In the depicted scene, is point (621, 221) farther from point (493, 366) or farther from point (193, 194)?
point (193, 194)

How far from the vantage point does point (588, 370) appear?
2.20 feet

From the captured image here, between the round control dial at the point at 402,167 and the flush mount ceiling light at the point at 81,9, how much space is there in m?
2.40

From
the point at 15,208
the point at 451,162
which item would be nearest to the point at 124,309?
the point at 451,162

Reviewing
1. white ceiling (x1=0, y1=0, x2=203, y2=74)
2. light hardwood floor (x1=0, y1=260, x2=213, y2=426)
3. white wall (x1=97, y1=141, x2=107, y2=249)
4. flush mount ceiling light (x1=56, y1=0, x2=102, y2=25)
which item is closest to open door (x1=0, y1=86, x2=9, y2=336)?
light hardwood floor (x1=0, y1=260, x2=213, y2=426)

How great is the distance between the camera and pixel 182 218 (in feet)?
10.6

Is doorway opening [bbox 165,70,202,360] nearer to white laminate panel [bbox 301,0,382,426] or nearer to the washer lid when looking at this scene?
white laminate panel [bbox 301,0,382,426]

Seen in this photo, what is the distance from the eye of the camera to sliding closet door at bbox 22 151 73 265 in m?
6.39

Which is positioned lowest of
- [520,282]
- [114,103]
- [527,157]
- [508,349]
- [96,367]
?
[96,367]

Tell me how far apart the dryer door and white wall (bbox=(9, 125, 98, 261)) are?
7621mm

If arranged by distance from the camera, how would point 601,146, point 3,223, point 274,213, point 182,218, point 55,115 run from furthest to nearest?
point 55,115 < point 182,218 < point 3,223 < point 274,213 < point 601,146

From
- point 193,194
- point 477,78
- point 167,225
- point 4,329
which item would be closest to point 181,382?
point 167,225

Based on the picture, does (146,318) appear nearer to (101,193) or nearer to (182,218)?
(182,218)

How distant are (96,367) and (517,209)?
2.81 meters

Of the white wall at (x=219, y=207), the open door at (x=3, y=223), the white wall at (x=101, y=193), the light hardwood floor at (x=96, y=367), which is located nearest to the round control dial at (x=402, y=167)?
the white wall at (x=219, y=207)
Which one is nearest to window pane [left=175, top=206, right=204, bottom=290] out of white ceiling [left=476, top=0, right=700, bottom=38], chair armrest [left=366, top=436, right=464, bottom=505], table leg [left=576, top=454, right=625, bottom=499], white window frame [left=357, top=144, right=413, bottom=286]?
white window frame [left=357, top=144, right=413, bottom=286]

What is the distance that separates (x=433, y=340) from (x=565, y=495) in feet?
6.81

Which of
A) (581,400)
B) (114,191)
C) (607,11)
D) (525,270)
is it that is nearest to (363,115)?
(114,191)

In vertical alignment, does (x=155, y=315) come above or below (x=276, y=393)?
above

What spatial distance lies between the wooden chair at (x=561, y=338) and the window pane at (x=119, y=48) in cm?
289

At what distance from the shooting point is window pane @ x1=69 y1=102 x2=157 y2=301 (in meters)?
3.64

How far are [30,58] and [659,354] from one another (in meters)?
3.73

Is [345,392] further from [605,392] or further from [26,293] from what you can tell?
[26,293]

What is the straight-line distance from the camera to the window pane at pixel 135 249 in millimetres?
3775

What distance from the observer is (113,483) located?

= = = = = = =

Given task => Each line of the listing should be echoed back exactly.

Full answer =>
In the depicted scene, is point (621, 221) farther from point (493, 366) or farther from point (193, 194)?
point (193, 194)

How far from the vantage point does point (588, 370) appear?
2.20 feet

From the captured image here, between the round control dial at the point at 402,167 and the flush mount ceiling light at the point at 81,9, how much space is there in m?
2.40

From
the point at 15,208
the point at 451,162
which item would be nearest to the point at 124,309?
the point at 451,162

Reviewing
1. white ceiling (x1=0, y1=0, x2=203, y2=74)
2. light hardwood floor (x1=0, y1=260, x2=213, y2=426)
3. white wall (x1=97, y1=141, x2=107, y2=249)
4. flush mount ceiling light (x1=56, y1=0, x2=102, y2=25)
which item is closest to open door (x1=0, y1=86, x2=9, y2=336)?
light hardwood floor (x1=0, y1=260, x2=213, y2=426)

How great is the distance between the camera and pixel 182 218 (in feet)?
10.6

Is doorway opening [bbox 165,70,202,360] nearer to white laminate panel [bbox 301,0,382,426] or nearer to the washer lid when looking at this scene?
white laminate panel [bbox 301,0,382,426]

Seen in this photo, what is the distance from the eye of the camera to sliding closet door at bbox 22 151 73 265 in m?
6.39

Which is positioned lowest of
- [520,282]
- [114,103]
- [527,157]
- [508,349]
- [96,367]
?
[96,367]

Tell me how far apart the dryer door and white wall (bbox=(9, 125, 98, 261)) are?
7621mm

If arranged by distance from the camera, how would point 601,146, point 3,223, point 274,213, point 182,218, point 55,115 run from furthest to nearest?
point 55,115 < point 182,218 < point 3,223 < point 274,213 < point 601,146

From
- point 193,194
- point 477,78
- point 167,225
- point 4,329
which item would be closest to point 181,382?
point 167,225

Based on the picture, does (146,318) appear nearer to (101,193) or nearer to (182,218)?
(182,218)

How distant are (96,367) and (517,209)?
2.81 meters

Of the white wall at (x=219, y=207), the open door at (x=3, y=223), the white wall at (x=101, y=193), the light hardwood floor at (x=96, y=367), which is located nearest to the round control dial at (x=402, y=167)?
the white wall at (x=219, y=207)
Which one is nearest to window pane [left=175, top=206, right=204, bottom=290] out of white ceiling [left=476, top=0, right=700, bottom=38], chair armrest [left=366, top=436, right=464, bottom=505], table leg [left=576, top=454, right=625, bottom=499], white window frame [left=357, top=144, right=413, bottom=286]?
white window frame [left=357, top=144, right=413, bottom=286]

What is the distance that separates (x=433, y=340) from (x=565, y=495) in feet?
6.81

Which of
A) (581,400)
B) (114,191)
C) (607,11)
D) (525,270)
is it that is nearest to (363,115)?
(114,191)

In vertical alignment, does (x=155, y=315) come above or below (x=276, y=393)?
above

What spatial distance lies between the wooden chair at (x=561, y=338) and the window pane at (x=119, y=48) in cm?
289

At what distance from the shooting point is window pane @ x1=69 y1=102 x2=157 y2=301 (in meters)?
3.64

How far are [30,58] and [659,354] from one another (in meters)?
3.73

Is [345,392] further from [605,392] or further from [26,293] from what you can tell?
[26,293]

What is the straight-line distance from the camera to the window pane at pixel 135 249 in millimetres?
3775

What distance from the observer is (113,483) located?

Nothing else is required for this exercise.